Human herpesvirus infections are generally asymptomatic in immune-competent hosts; however, immune dysfunction can unveil inherent oncogenic properties associated with Epstein-Barr virus (EBV) and Kaposi’s sarcoma herpesvirus (KSHV) infection. Although these viruses were first discovered in human tumor specimens in 1964 and 1994, respectively, it was discovered later on that large proportions of the human population are persistently infected with EBV and to a lesser extent KSHV. To colonize immune-competent hosts, EBV and KSHV drive proliferation of newly infected cells by latent transcription programs.
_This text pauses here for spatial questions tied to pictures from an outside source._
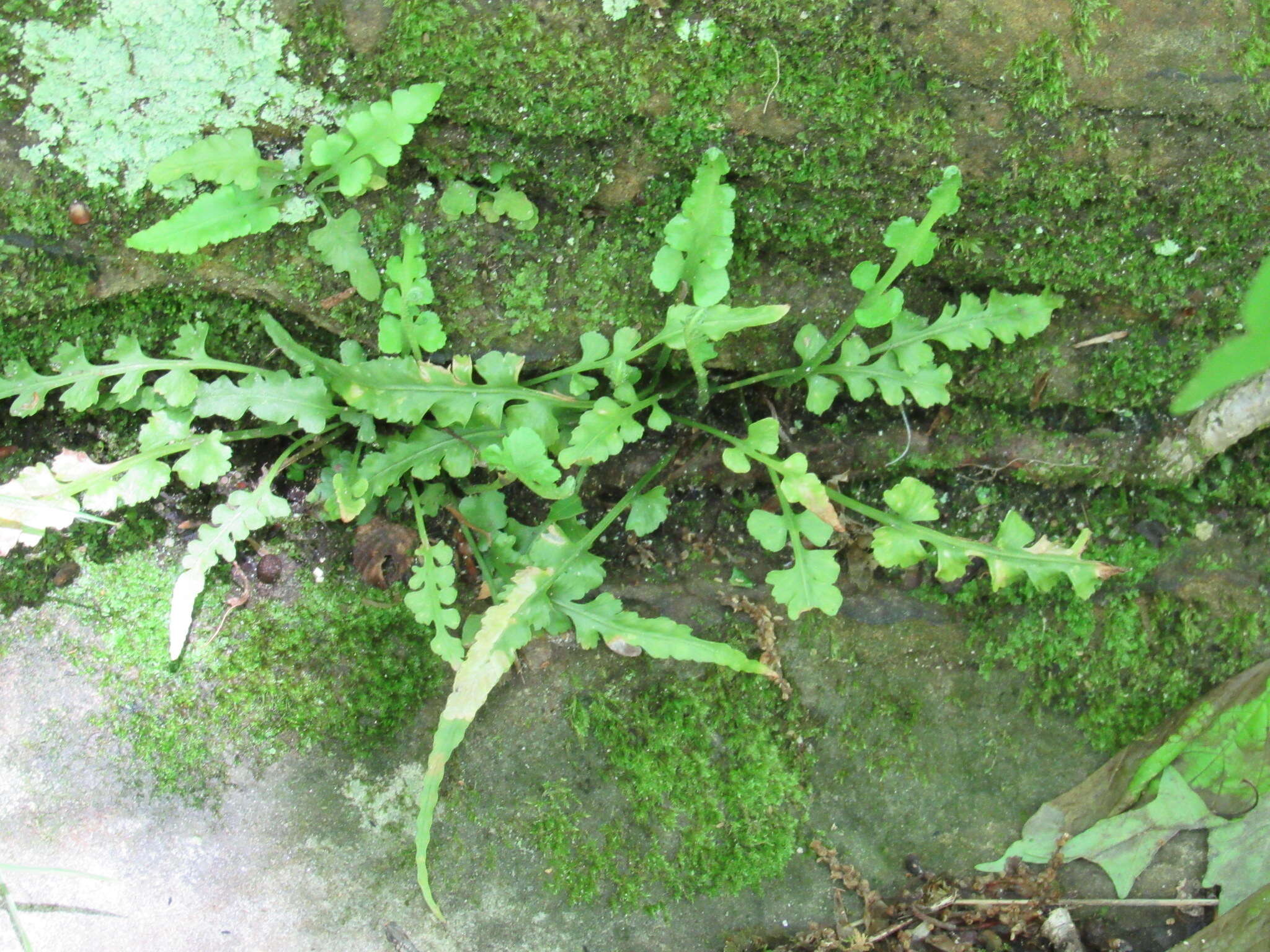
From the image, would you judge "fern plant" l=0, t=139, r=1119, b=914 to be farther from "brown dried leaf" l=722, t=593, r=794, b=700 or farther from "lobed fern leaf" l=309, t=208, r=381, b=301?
"brown dried leaf" l=722, t=593, r=794, b=700

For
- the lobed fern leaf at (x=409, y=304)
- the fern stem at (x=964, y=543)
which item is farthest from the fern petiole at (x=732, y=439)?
the lobed fern leaf at (x=409, y=304)

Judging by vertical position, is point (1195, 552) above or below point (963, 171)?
below

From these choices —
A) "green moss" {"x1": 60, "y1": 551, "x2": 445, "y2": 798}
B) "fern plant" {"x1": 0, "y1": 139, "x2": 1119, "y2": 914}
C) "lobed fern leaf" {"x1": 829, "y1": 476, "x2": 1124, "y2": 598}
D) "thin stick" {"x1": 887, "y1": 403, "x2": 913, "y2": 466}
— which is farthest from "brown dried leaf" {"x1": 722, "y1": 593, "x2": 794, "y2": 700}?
"green moss" {"x1": 60, "y1": 551, "x2": 445, "y2": 798}

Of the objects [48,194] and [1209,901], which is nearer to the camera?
[48,194]

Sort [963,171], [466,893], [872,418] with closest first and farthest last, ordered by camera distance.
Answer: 1. [963,171]
2. [466,893]
3. [872,418]

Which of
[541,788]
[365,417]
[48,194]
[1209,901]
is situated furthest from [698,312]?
[1209,901]

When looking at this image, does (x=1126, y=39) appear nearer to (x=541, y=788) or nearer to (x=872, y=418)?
(x=872, y=418)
EBV infection is principally limited to B cells, and few infected epithelial cells in the oral mucosa that produce infectious virus for host–host transmission via the saliva. In contrast, KSHV has a broader spectrum of target cells while transmission and life cycle are less well understood. However, these viruses share a host-colonization and persistence strategy that involves activation of NF-κB, a critical survival factor for developing human B cells. Deregulated NF-κB activation can cause uncontrolled B-cell proliferation and secretion of proinflammatory factors that support cancer development. Apart from protumorigenic soluble factors, many tumor cells release endosome-derived vesicles, called exosomes, which mediate intercellular communication. In PNAS, Meckes et al. describe that EBV- and KSHV-infected lymphoma cells secrete exosomes with distinct repertoires of cellular proteins (1). In light of recent studies demonstrating that tumor cell-derived exosomes exert protumorigenic signaling properties (2), the data presented by Meckes et al. suggest that virus and tumor cells share common strategies in shaping a permissive microenvironment by modulating the cargo of secreted exosomes (Fig. 1).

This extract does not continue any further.